═════ Excerpted passage ═════

Tag: coronavirus

Transformers

It seems like everyone’s spruiking the “new normal” of work.

The COVID-19 pandemic is keeping millions of previously office-bound employees at home, forcing L&D professionals to turn on a dime.

Under pressure to maintain business continuity, our profession has been widely congratulated for its herculean effort in adapting to change.

I’m not so generous.

Our typical response to the changing circumstances appears to have been to lift and shift our classroom sessions over to webinars.

In The next normal, which I published relatively early during lockdown, several of my peers and I recognised the knee-jerk nature of this response.

And that’s not really something that ought to be congratulated.

Who led the digital transformation of your company? The CEO (incorrect), The CTO (incorrect), COVID-19 (correct)

For starters, the virus exposed a shocking lack of risk management on our part. Digital technology is hardly novel, and our neglect in embracing it left us unprepared for when we suddenly needed it.

Look no further than the Higher Education sector for a prime example. They’re suffering a free-fall in income from international students, despite the consensus that people can access the Internet from other countries.

Beyond our misgivings with technology, moreover, the virus has also shone a light on our pedagogy. The broadcast approach that we deliver virtually today is largely a continuation of our practice pre-pandemic. It wasn’t quite right then, and it isn’t quite right now. In fact, isolation, digital distractions and Zoom fatigue probably make it worse.

I feel this is important to point out because the genie is out of the bottle. Employee surveys reveal that the majority of us either don’t want to return to the office, or we’ll want to split our working week at home. That means while in-person classes can resume, remote learning will remain the staple.

So now is our moment of opportunity. In the midst of the crisis, we have the moral authority to mature our service offering. To innovate our way out of the underwhelming “new normal” and usher in the modern “next normal”.

In some cases that will mean pivoting away from training in favour of more progressive methodologies. While I advocate these, I also maintain that direct instruction is warranted under some circumstances. So instead of joining the rallying cry against training per se, I propose transforming it so that it becomes more efficient, engaging and effective in our brave new world.

Transformer-style toy robot

Good things come in small packages

To begin, I suggest we go micro.

So-called “bite sized” pieces of content have the dual benefit of not only being easier to process from a cognitive load perspective, but also more responsive to the busy working week.

═════ Information supplied ═════

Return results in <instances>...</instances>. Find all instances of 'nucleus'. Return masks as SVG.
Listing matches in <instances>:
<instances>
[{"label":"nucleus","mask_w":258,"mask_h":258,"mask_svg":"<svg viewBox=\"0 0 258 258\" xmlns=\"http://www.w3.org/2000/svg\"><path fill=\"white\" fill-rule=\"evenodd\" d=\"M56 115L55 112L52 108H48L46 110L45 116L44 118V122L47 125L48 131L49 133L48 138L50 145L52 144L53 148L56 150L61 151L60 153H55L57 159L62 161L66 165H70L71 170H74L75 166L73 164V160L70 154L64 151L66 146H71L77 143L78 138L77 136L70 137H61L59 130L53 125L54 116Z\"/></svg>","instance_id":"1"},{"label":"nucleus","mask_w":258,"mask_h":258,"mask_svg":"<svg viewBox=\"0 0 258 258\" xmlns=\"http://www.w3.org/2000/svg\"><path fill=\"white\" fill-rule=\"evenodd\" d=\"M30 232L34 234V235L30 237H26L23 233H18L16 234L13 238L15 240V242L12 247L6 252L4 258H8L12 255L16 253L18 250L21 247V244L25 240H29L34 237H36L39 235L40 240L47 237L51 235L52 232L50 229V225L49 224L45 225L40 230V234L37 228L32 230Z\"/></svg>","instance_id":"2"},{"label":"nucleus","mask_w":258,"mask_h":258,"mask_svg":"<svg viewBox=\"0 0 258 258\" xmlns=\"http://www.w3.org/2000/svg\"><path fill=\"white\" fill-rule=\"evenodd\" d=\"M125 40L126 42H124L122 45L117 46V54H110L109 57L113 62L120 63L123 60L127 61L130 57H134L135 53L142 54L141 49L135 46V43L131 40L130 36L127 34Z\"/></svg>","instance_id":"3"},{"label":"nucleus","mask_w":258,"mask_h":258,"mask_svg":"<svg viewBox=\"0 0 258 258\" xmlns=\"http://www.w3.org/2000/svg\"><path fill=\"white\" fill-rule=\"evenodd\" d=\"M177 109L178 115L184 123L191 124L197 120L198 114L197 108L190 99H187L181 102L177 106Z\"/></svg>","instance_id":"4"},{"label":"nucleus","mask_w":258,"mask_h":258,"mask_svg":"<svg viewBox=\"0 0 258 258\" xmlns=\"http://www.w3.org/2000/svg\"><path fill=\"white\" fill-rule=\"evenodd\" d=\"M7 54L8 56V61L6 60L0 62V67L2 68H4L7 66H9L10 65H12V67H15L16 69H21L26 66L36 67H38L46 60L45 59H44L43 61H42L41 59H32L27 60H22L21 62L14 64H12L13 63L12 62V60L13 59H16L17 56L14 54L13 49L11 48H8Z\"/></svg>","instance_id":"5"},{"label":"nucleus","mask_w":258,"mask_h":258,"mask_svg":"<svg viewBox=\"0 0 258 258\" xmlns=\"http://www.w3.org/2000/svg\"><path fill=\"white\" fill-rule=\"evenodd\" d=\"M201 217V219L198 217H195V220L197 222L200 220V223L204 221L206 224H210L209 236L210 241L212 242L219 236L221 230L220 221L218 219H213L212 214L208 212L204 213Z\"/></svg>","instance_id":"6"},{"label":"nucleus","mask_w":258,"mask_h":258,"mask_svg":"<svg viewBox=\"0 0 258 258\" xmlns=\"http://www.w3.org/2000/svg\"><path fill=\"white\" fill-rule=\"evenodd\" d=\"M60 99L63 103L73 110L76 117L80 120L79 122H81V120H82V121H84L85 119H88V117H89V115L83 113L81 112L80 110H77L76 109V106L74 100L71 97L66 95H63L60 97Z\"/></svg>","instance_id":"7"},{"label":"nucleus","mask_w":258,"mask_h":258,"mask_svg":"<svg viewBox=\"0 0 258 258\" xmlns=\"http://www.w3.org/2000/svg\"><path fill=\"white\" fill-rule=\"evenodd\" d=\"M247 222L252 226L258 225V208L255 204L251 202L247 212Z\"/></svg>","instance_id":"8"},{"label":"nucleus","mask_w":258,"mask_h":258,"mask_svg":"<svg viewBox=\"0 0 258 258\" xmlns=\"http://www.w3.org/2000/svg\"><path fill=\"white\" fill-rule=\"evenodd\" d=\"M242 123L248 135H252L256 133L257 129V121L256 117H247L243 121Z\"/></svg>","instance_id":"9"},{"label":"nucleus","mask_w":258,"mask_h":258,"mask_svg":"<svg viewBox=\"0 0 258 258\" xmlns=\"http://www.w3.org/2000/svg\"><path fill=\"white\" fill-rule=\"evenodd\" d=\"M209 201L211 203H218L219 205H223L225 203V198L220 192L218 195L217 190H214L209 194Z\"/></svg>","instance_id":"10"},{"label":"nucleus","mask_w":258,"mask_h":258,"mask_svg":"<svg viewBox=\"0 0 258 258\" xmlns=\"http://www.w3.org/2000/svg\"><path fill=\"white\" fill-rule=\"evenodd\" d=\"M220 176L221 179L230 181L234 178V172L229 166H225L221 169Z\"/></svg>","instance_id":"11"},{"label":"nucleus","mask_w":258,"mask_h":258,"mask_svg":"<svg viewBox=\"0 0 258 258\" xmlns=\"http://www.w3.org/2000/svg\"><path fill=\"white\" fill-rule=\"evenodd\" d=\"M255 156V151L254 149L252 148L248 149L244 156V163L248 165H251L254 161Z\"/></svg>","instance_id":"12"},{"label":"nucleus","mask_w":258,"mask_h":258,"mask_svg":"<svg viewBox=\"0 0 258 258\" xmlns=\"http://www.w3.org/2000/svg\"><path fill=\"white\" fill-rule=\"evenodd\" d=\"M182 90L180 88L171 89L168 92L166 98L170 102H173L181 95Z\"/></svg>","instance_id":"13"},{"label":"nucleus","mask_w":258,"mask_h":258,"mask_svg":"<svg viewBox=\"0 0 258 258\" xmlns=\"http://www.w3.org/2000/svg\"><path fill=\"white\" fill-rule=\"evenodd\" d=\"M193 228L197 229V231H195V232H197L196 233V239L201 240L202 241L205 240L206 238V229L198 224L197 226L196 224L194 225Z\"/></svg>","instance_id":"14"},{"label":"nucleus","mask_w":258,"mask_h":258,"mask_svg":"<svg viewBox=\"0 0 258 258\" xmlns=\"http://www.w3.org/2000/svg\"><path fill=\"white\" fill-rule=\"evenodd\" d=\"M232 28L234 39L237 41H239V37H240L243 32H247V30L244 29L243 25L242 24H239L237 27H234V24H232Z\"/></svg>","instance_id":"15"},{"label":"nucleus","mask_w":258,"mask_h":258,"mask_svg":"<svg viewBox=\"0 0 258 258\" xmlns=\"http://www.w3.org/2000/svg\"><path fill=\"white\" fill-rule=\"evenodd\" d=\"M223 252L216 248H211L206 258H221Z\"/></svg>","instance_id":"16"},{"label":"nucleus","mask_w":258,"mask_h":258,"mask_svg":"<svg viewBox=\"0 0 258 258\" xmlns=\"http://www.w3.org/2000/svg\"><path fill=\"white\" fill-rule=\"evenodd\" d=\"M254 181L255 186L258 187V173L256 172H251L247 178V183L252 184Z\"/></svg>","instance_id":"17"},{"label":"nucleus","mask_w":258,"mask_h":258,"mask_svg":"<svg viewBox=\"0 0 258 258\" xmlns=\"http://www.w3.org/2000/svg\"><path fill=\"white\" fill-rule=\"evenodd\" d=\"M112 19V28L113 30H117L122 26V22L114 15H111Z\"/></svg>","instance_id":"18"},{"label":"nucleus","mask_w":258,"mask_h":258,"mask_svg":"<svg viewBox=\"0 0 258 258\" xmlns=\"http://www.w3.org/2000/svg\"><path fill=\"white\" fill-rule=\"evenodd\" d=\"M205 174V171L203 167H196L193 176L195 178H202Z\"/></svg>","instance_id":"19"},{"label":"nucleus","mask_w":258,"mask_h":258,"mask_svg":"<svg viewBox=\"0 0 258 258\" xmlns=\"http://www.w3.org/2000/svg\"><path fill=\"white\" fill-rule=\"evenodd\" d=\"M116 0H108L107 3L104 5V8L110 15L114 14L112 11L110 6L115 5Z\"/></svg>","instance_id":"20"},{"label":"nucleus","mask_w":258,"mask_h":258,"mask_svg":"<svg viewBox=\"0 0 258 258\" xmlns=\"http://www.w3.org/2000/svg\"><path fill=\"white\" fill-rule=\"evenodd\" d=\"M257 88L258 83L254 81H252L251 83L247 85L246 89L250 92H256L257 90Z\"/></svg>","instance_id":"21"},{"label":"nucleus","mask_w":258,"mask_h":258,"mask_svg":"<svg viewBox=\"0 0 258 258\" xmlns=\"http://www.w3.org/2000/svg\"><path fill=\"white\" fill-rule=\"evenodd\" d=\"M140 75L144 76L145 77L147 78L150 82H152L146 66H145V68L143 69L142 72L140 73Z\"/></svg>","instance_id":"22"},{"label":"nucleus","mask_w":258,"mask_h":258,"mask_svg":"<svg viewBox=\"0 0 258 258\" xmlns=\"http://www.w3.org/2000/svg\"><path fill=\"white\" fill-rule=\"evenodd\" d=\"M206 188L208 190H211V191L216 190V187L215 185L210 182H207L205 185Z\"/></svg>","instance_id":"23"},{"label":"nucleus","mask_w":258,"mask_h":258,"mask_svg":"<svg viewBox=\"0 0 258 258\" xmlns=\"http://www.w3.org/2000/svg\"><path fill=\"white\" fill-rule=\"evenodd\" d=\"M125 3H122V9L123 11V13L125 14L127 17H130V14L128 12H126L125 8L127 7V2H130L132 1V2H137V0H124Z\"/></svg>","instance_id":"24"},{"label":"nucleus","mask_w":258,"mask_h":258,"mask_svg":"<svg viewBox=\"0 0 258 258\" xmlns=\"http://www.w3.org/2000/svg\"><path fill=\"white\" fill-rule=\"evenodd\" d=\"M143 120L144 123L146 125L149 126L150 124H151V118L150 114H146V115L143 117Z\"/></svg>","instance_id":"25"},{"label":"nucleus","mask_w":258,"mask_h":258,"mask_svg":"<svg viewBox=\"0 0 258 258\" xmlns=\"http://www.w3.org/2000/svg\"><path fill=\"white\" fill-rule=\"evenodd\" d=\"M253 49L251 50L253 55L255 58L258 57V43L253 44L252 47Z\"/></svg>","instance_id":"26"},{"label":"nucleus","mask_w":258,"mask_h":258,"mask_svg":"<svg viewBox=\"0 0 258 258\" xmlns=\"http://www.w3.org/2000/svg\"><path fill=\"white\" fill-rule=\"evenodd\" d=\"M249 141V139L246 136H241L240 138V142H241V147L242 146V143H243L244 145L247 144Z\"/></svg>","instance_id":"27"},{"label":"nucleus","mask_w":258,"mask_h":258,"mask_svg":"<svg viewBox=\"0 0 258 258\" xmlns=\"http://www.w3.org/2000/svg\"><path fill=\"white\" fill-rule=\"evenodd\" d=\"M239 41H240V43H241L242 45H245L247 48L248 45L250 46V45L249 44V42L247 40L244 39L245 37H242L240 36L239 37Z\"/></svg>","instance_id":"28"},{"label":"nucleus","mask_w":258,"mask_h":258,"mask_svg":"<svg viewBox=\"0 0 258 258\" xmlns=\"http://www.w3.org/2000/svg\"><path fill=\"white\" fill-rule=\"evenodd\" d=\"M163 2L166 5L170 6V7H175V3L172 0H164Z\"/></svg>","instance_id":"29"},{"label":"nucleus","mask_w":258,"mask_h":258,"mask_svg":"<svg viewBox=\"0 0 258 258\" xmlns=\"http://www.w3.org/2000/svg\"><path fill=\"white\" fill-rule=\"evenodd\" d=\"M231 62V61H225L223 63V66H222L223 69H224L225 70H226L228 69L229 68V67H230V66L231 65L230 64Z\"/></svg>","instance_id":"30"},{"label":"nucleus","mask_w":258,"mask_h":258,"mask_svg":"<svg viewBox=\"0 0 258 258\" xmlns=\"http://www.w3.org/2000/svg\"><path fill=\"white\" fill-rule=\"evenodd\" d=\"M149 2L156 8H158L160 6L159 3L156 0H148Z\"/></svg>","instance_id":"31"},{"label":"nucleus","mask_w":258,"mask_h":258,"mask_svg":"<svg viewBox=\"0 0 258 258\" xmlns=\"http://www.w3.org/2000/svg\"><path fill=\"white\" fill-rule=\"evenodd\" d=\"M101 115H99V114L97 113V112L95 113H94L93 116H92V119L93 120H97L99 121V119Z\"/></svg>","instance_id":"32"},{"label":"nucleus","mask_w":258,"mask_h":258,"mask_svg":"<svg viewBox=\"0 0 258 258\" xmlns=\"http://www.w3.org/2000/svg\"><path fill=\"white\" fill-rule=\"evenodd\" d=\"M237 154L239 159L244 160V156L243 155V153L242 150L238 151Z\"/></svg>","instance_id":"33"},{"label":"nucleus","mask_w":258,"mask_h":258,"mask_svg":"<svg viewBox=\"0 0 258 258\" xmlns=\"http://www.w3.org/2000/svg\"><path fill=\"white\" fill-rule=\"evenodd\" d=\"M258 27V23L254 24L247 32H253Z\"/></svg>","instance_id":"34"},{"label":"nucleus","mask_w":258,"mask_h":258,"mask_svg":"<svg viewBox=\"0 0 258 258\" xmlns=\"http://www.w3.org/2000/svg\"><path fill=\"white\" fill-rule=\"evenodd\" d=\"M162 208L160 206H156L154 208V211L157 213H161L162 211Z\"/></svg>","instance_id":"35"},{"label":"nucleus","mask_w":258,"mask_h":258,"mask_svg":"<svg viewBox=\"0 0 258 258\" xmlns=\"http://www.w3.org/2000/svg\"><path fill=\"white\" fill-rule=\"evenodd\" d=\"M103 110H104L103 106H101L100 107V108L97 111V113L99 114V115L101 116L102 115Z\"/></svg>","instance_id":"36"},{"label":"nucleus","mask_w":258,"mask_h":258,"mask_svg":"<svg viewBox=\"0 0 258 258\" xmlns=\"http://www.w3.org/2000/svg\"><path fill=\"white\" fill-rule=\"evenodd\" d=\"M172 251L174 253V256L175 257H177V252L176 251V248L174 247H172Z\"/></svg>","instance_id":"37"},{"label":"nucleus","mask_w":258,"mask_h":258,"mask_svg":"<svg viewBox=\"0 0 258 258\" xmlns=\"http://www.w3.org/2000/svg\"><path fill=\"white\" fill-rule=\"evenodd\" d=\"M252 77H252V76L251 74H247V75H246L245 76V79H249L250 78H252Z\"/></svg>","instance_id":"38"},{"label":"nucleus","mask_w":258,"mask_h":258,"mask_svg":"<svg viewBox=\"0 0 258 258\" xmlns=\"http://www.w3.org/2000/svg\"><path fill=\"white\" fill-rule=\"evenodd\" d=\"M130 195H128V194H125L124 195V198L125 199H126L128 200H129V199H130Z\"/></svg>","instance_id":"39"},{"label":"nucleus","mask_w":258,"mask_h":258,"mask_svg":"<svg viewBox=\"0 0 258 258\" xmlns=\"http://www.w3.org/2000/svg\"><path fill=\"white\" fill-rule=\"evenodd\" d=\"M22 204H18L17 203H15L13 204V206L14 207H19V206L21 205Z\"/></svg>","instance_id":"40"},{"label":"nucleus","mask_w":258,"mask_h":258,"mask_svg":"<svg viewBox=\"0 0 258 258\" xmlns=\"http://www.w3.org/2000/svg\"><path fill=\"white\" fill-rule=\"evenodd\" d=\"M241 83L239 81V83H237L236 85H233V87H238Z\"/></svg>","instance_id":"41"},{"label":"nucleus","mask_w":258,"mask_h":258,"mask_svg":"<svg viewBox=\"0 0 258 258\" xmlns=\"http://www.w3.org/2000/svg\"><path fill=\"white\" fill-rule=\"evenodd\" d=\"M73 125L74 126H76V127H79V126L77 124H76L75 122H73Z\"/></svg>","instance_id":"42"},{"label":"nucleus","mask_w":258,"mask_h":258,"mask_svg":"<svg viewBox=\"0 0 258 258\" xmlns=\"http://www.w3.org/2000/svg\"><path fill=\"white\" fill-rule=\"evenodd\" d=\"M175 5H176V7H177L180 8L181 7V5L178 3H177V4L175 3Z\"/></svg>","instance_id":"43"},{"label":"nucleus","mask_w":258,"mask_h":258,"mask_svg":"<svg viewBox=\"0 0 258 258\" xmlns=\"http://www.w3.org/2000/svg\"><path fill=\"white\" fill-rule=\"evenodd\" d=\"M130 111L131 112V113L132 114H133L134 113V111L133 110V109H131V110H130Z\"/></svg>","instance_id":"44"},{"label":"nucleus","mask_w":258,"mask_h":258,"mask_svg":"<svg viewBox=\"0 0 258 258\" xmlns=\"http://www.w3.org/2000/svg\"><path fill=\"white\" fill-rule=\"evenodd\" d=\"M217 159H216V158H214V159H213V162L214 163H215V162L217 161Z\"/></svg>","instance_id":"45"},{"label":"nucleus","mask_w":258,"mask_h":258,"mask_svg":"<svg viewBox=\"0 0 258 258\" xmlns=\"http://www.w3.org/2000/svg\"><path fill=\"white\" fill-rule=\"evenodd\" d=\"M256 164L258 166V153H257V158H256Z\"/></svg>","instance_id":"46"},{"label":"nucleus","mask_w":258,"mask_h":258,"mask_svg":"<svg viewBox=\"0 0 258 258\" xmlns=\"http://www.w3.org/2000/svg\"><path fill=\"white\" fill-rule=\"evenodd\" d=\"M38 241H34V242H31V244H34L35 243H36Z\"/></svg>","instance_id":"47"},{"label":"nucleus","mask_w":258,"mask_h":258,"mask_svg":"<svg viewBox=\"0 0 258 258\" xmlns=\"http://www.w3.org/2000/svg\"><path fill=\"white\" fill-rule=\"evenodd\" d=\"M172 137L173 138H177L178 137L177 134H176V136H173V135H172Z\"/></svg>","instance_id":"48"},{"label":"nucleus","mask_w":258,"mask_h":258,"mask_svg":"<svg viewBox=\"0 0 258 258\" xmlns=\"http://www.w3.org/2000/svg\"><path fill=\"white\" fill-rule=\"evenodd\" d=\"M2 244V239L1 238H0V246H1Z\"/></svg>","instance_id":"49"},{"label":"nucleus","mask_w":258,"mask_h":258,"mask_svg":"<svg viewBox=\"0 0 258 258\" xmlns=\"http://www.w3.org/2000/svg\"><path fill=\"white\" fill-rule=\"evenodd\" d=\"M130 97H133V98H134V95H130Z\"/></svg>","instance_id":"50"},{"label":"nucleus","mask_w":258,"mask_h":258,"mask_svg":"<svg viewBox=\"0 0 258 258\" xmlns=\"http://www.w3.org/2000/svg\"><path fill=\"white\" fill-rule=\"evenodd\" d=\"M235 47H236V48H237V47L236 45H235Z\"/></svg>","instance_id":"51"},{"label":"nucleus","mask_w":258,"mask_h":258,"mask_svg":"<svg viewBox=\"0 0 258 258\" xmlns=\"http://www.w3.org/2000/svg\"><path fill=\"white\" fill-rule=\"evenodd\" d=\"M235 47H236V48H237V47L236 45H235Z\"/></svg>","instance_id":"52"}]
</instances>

═════

◆ Tasks for this exercise:
(1) In the post on transforming workplace training, what do employee surveys show about returning to the office?
(2) Rewrite the paragraph of the post on transforming workplace training that begins "Beyond our misgivings with technology" in two or three shorter sentences, keeping its main points.
(3) Carry the post on transforming workplace training forward from its last sentence.

◆ Exercise results:
(1) Most employees either don't want to return to the office or will want to split their working week at home.

(2) The virus has also exposed problems with how we teach. The broadcast approach now delivered online mostly continues what we did before the pandemic, and it wasn't right then or now. Isolation, digital distractions and Zoom fatigue probably make it worse.

(3)
For example, if we were charged with upskilling our colleagues across the business in Design Thinking, we might kick off by sharing Chris Nodder’s 1.5-minute video clip in which he breaks the news that “you are not your users”.

This short but sweet piece of content piques the curiosity of the learner, while introducing the concept of Empathize in the d.school’s 5-stage model.

We’re all in this together

Next, I suggest we go social.

Posting the video clip to the enterprise social network seeds a discussion, by which anyone and everyone can share their experiences and insights, and thus learn from one another.

It’s important to note that facilitating the discussion demands a new skillset from the trainer, as they shift their role from “sage on the stage” to “guide on the side”.

It’s also important to note that the learning process shifts from synchronous to asynchronous – or perhaps more accurately, semi-synchronous – empowering the learner to consume the content at a time that is most convenient for them (rather than for the L&D department).

There is no try

Next, I suggest we go practical.

If the raison d’être of learning & development is to improve performance, then our newly acquired knowledge needs to be converted into action.

Follow-up posts on the social network shift from the “what” to the “how”, while a synchronous session in the virtual classroom enables the learner to practise the latter in a safe environment.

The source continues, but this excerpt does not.